KKenner, that was excellent!  Thank you so much, I start officially on Monday, so I'm uber excited. I am the 2nd person to fill this role, so I'm ready for the challenge...

Question: Of course, my role is to avoid the need for third party agencies, but what is your policies on reaching out to vendors/suppliers for  role?  Is there a time span that must pass for an open req before you reach out to a supplier (I am assuming so)?  I know companies can differ. 

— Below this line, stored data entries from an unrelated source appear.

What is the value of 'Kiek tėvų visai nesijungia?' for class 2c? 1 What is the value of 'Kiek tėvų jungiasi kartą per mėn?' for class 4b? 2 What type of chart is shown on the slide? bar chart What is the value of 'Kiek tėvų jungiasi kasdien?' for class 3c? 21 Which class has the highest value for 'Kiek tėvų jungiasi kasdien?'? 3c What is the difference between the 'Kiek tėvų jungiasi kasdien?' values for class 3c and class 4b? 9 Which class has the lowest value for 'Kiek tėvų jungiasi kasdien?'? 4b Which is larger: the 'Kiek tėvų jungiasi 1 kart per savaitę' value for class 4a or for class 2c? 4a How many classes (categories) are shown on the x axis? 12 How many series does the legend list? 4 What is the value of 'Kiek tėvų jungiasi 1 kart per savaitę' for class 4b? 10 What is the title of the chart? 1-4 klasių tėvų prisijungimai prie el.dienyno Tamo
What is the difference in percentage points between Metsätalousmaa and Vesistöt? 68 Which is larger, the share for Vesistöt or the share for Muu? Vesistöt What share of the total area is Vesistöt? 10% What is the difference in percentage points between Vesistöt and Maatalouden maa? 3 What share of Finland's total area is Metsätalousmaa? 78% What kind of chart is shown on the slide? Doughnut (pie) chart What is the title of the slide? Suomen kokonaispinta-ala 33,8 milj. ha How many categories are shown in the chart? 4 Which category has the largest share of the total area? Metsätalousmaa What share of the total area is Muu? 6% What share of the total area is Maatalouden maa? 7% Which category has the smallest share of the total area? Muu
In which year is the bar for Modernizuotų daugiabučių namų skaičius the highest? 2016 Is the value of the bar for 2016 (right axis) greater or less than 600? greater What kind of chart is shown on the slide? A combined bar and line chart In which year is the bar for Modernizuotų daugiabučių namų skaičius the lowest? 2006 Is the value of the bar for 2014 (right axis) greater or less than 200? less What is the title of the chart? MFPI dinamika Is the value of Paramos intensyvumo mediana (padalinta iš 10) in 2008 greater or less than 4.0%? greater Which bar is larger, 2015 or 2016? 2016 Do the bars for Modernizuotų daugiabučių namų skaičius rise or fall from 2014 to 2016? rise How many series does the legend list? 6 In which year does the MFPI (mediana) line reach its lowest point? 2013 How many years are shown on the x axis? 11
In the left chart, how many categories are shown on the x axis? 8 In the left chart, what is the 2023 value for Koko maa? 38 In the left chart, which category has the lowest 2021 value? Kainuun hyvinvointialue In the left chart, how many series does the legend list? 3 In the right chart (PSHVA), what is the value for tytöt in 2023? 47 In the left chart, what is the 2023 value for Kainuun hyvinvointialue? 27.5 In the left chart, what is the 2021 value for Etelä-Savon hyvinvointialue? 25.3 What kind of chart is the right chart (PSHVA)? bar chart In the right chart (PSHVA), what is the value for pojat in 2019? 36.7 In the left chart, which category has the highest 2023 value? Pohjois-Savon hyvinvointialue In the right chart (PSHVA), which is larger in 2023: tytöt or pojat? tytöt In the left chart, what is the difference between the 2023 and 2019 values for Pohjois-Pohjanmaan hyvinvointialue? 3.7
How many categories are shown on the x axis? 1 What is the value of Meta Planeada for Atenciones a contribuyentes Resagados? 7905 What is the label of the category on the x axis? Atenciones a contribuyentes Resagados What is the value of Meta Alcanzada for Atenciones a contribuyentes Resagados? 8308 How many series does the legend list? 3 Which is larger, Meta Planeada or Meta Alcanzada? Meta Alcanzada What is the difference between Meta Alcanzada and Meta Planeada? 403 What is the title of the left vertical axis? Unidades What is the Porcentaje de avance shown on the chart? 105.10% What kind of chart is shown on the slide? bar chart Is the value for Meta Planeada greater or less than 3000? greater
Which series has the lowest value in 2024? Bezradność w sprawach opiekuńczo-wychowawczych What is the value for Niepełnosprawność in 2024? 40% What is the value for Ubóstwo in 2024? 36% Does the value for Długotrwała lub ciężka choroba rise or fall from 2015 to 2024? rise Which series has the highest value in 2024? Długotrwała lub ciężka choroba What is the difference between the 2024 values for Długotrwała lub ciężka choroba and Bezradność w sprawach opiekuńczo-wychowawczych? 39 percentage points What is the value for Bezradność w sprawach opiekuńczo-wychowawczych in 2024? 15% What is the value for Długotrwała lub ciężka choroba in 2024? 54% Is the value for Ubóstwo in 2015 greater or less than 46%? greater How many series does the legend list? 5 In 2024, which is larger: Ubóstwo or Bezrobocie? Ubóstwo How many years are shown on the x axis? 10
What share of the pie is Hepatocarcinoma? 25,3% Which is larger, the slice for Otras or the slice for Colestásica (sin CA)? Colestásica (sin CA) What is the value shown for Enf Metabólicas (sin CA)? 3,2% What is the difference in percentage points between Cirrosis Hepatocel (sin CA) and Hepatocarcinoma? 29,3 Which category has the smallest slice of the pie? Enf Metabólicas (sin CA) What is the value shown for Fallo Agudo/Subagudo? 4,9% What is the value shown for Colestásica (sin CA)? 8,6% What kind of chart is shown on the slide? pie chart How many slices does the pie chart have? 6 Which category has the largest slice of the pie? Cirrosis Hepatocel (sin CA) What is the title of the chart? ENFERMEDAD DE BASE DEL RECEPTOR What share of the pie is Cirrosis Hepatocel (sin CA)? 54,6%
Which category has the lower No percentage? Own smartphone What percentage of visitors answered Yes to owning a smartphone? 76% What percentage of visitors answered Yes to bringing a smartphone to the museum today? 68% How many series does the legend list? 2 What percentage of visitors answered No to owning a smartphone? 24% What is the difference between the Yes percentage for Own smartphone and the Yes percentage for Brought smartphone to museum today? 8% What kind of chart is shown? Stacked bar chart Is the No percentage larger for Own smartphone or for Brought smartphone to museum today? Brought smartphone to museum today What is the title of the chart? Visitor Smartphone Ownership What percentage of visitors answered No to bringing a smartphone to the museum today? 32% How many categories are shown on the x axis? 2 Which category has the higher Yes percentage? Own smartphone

Jai, that is an excellent question.  It really depends on your company's protocol. If I took the average of everywhere I worked, the more unique and hard to fill it is, or the more senior, my companies were more willing to spend money on adding a Vendor Partner. It also depends on volume. Usually, when discussing the recruiting plan with the hiring manager, if we are allowed to use a 3rd party, we discuss then, when, etc. Alot of companies I have worked for, also require the vendor use our agreement, not theirs, that we agree on the rate ahead of time (we don't let the manager's make those agreements), and all candidates filter thru HR (so we can avoid duplication of candidates, and to make sure that every candidate, 3rd party or direct, all apply for the positions the same). These type of logistics is very company specific, not just a general how to. I would say however, that if you are not finding the right candidate within 2 weeks, it may be time to ask for help. For example, I never use 3rd party for Admin Assistants, File clerks, Marketing Coordinator, etc, but I most certainly might for a UX Information Architect, or a CFO. 

Have a blast learning all the in's and out and making your way in Human Resources! You will have to update us from time to time!
 
Jai Turner said:

KKenner, that was excellent!  Thank you so much, I start officially on Monday, so I'm uber excited. I am the 2nd person to fill this role, so I'm ready for the challenge...

Question: Of course, my role is to avoid the need for third party agencies, but what is your policies on reaching out to vendors/suppliers for  role?  Is there a time span that must pass for an open req before you reach out to a supplier (I am assuming so)?  I know companies can differ.